*** DOKUMENTTEXT
Alles Gute zum Jubiläum, liebe WRC! Und dazu auch gleich noch ein neues Spiel. Angeblich mit ganz viel neuem Sound und Jubiläumsgedöns. Ob sich das erneute Solofahren lohnt, klärt der Test für euch.
Penibler Ersteindruck
Es gibt so Genres und Sub-Genres, die sind einfach nicht so wirklich zu fassen. Leben in ihrer kleinen Nische vor sich hin, ohne den Anspruch, sich auch nur einen Zentimeter aus der Komfortzone zu bewegen.
Und genau das war schon immer bei Rallye-Spielen der Fall. Immer auf das Kernpublikum zugeschnitten, mit klarem Fokus auf das wichtigste. Und das ist, mit einer kleinen Fanbrille auf der Nase, auch völlig in Ordnung.
Doch so ein wenig muss ich mich bei WRC 10 dann doch wundern. Ja, wenn das Spiel zum ersten Mal startet, ist direkt alles da. Zeitfahren, Karriere, online gegen Ghosts oder reale Spieler, und die übliche News-Sektion, die einen mit tagesaktuellen Nachrichten aus der Rallye-Welt versorgt.
******
*** BEREITGESTELLTE DATEN
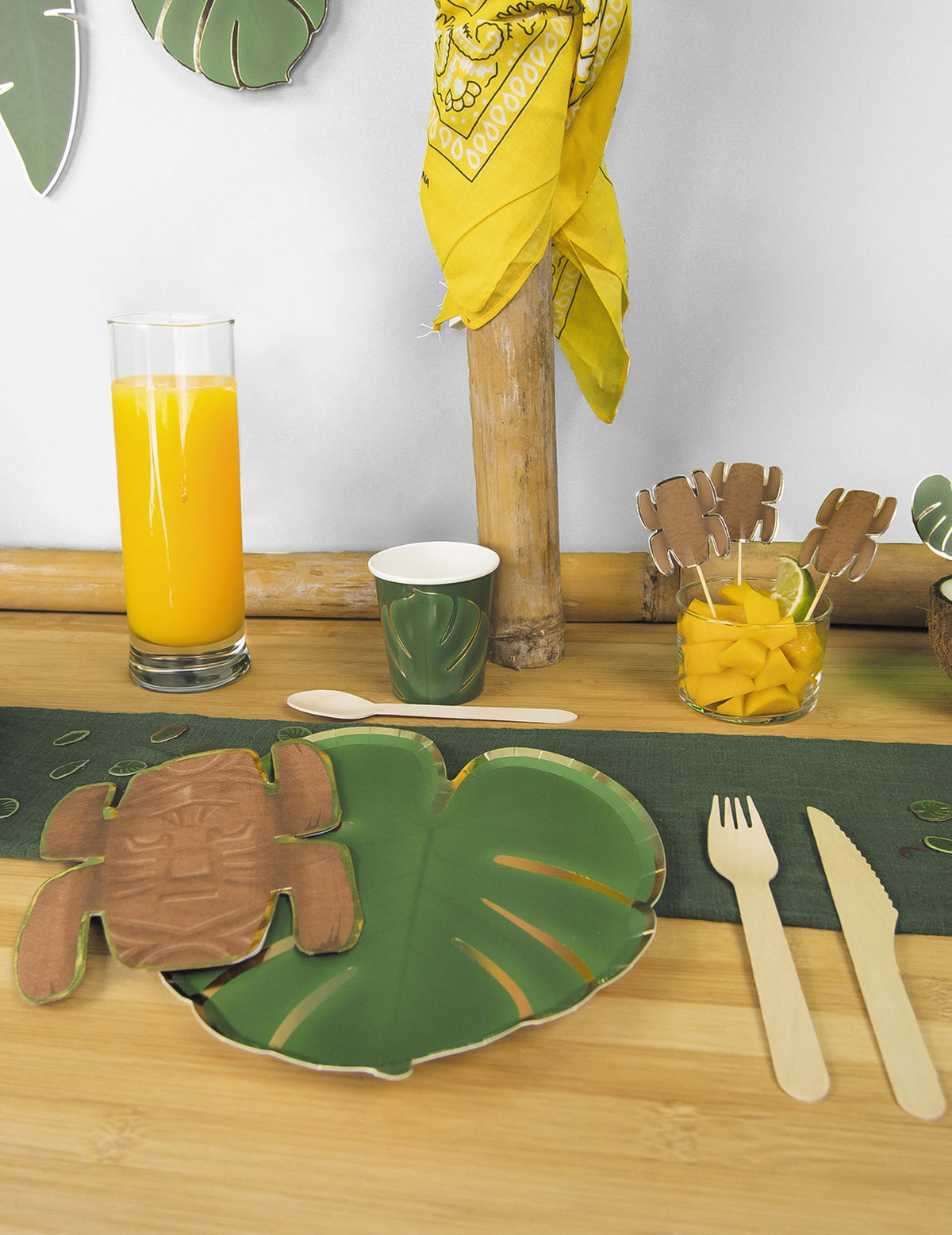 Mise en situation sur une table de fête des assiettes en carton feuilles tropicales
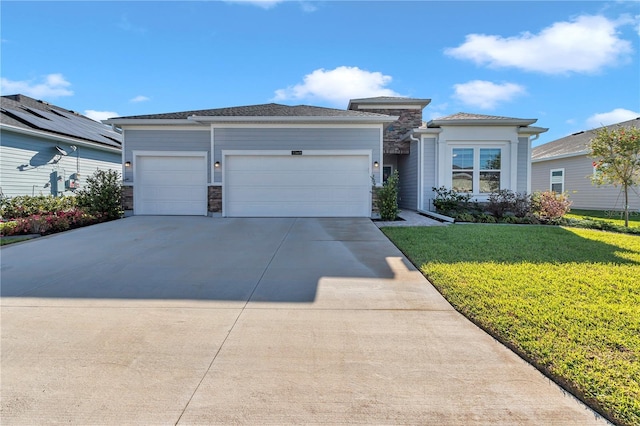 prairie-style home with a front lawn, concrete driveway, a garage, and stone siding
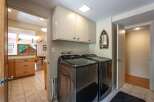 Discover the convenience of this well-appointed laundry room, featuring modern Samsung washer and dryer units.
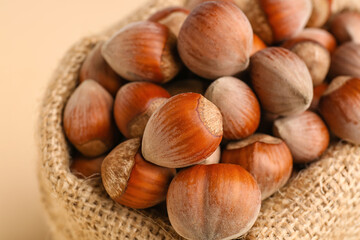 Sack bag with shelled hazelnuts on beige background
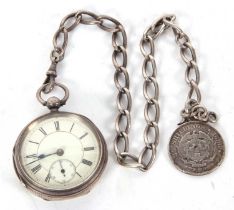 A silver pocket watch with silver watch chain, suspending a mounted two and a half shilling coin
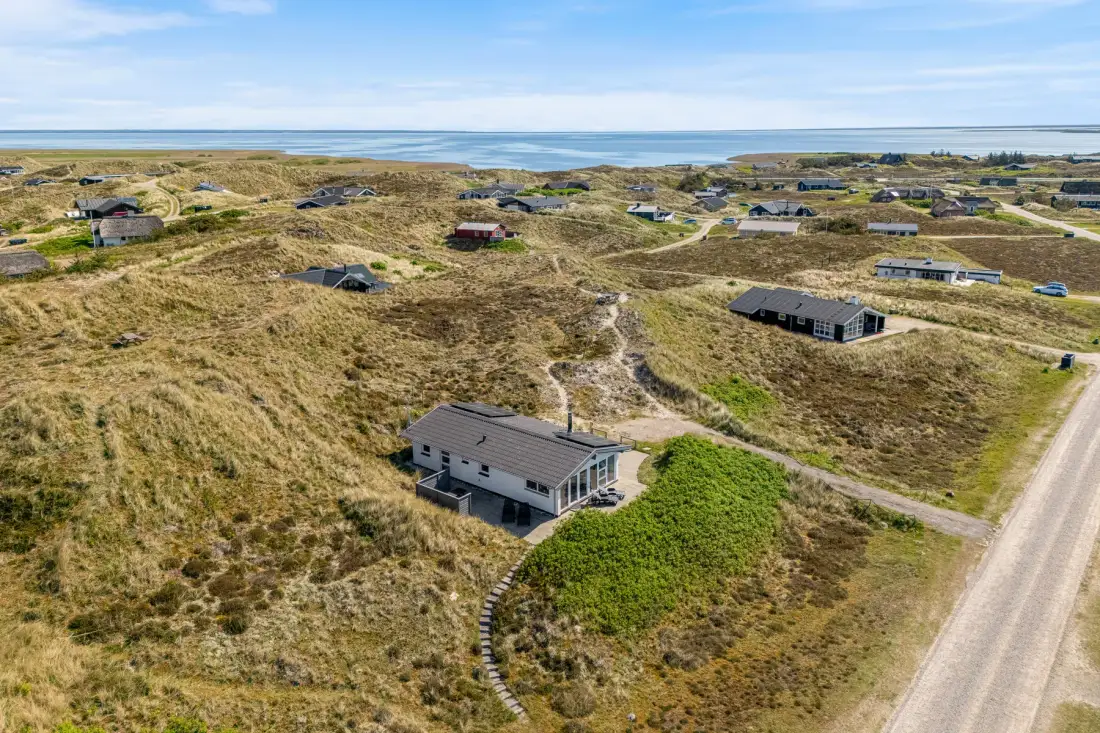 Vista aérea de un paisaje de dunas costeras con casas dispersas y una carretera.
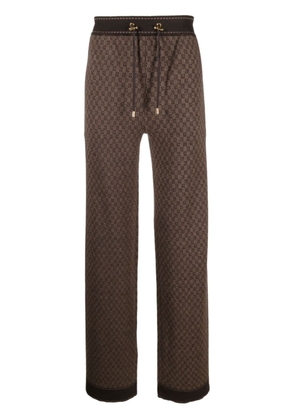 Balmain monogram-print merino trousers - Brown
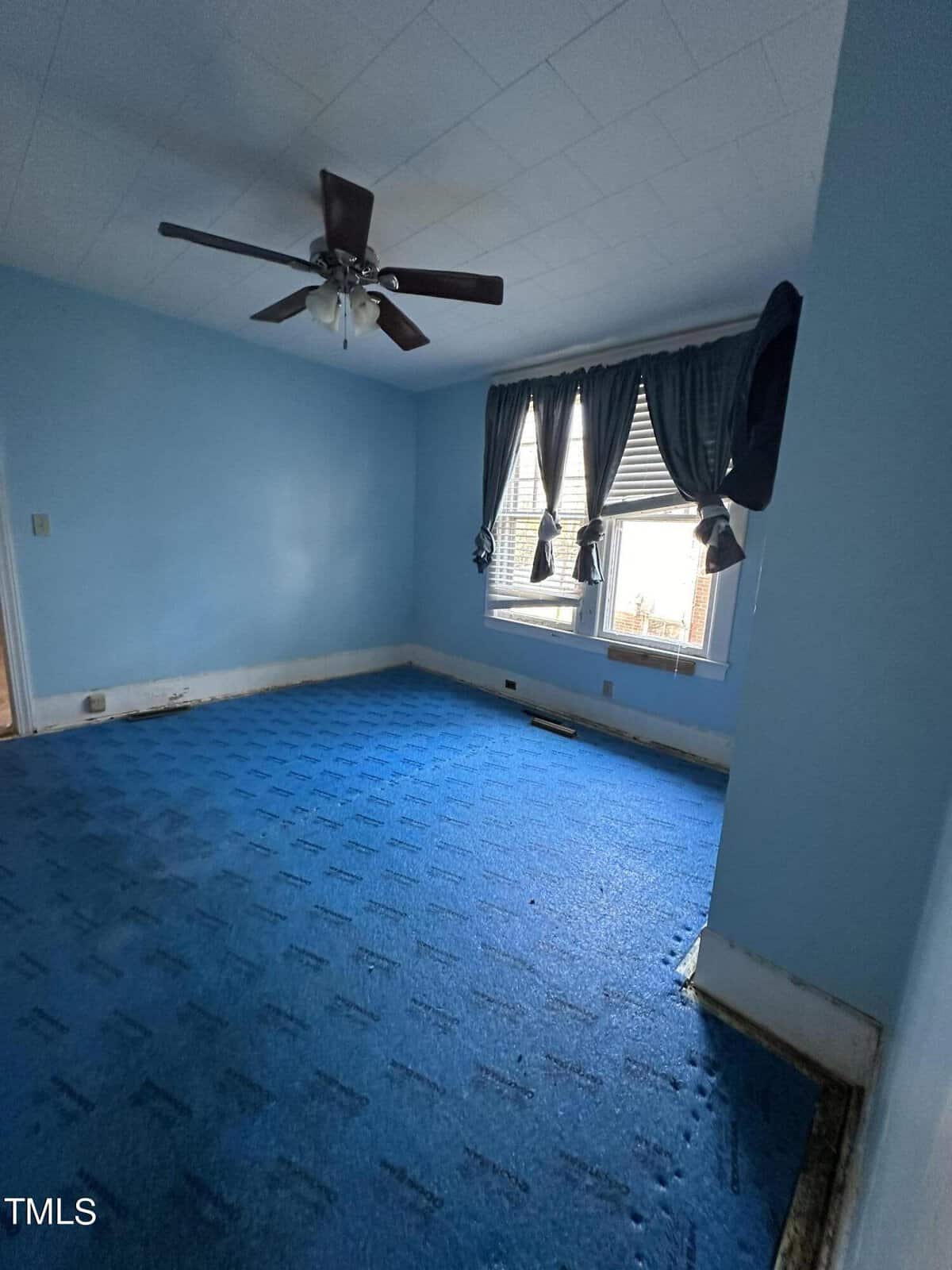 A vacant room with blue walls, matching blue carpet, a ceiling fan, and draped windows allowing natural light to enter.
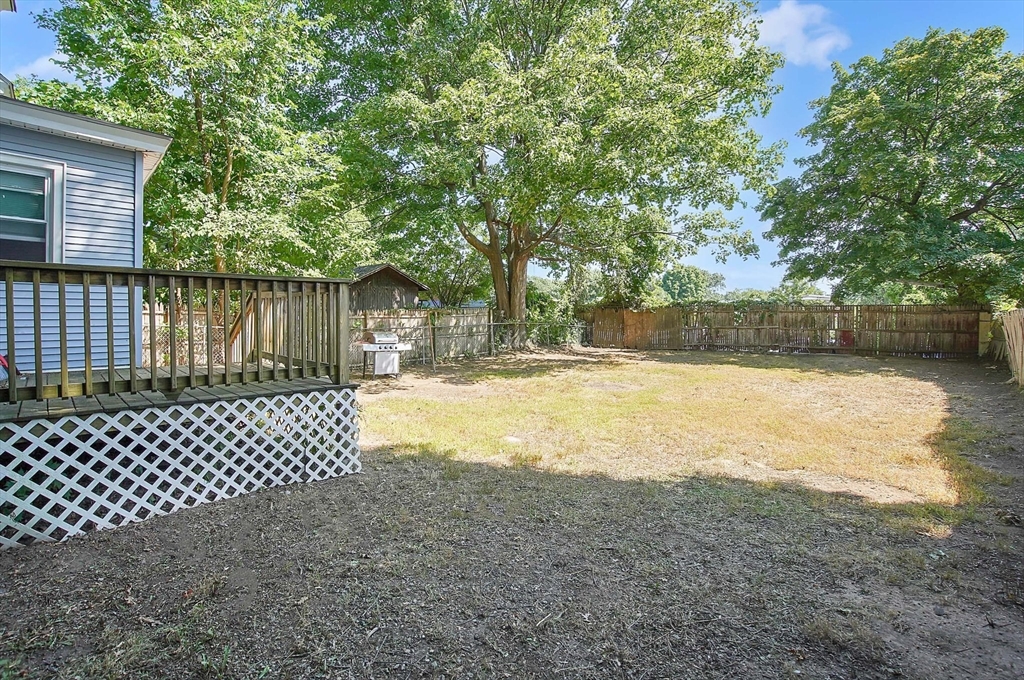 15 Eldert Street Springfield, MA 01109 - Photo 26 of 28 a view of a yard with wooden fence
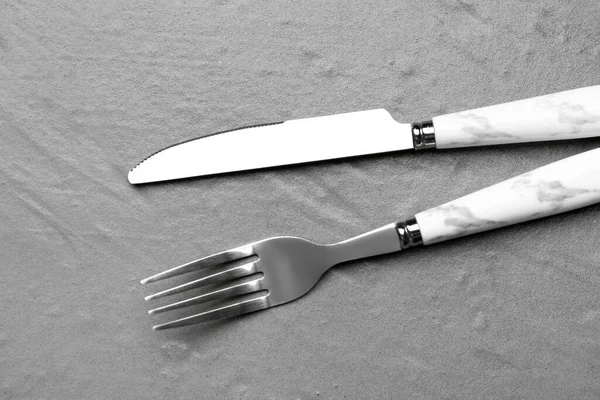 質感グレーの背景にプラスチックハンドル付きステンレス製のフォークとナイフ — ストック写真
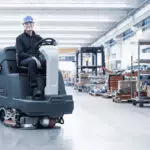 Advance SC5000 rider scrubber cleaning manufacturing facilities floors.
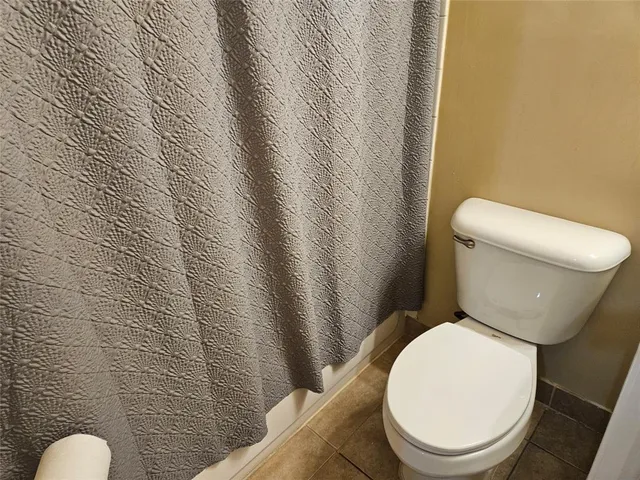 a white toilet sitting next to a white wall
******
#### IHRE AUFGABE:
Geben Sie aus dem Test zu WRC 10 den Abschnitt von „Alles Gute zum“ bis einschließlich „Test für euch.“ unverändert aus.

#### LÖSUNG:
Alles Gute zum Jubiläum, liebe WRC! Und dazu auch gleich noch ein neues Spiel. Angeblich mit ganz viel neuem Sound und Jubiläumsgedöns. Ob sich das erneute Solofahren lohnt, klärt der Test für euch.